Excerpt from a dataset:
------------------------------------

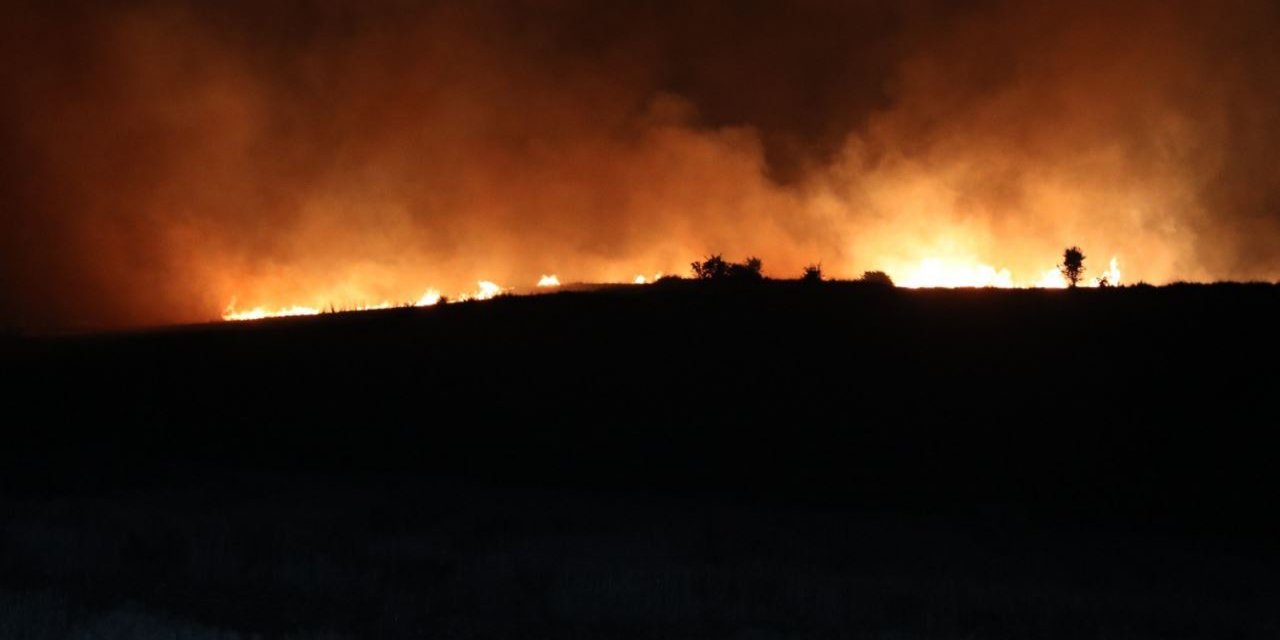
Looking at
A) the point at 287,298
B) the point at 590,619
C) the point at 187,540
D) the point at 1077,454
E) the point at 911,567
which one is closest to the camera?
the point at 590,619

------------------------------------

Task description ▸ Set down the material above as is, without any pictures.

Solution for this problem ▸
Looking at
A) the point at 287,298
B) the point at 590,619
C) the point at 187,540
D) the point at 1077,454
E) the point at 911,567
which one is closest to the camera?
the point at 590,619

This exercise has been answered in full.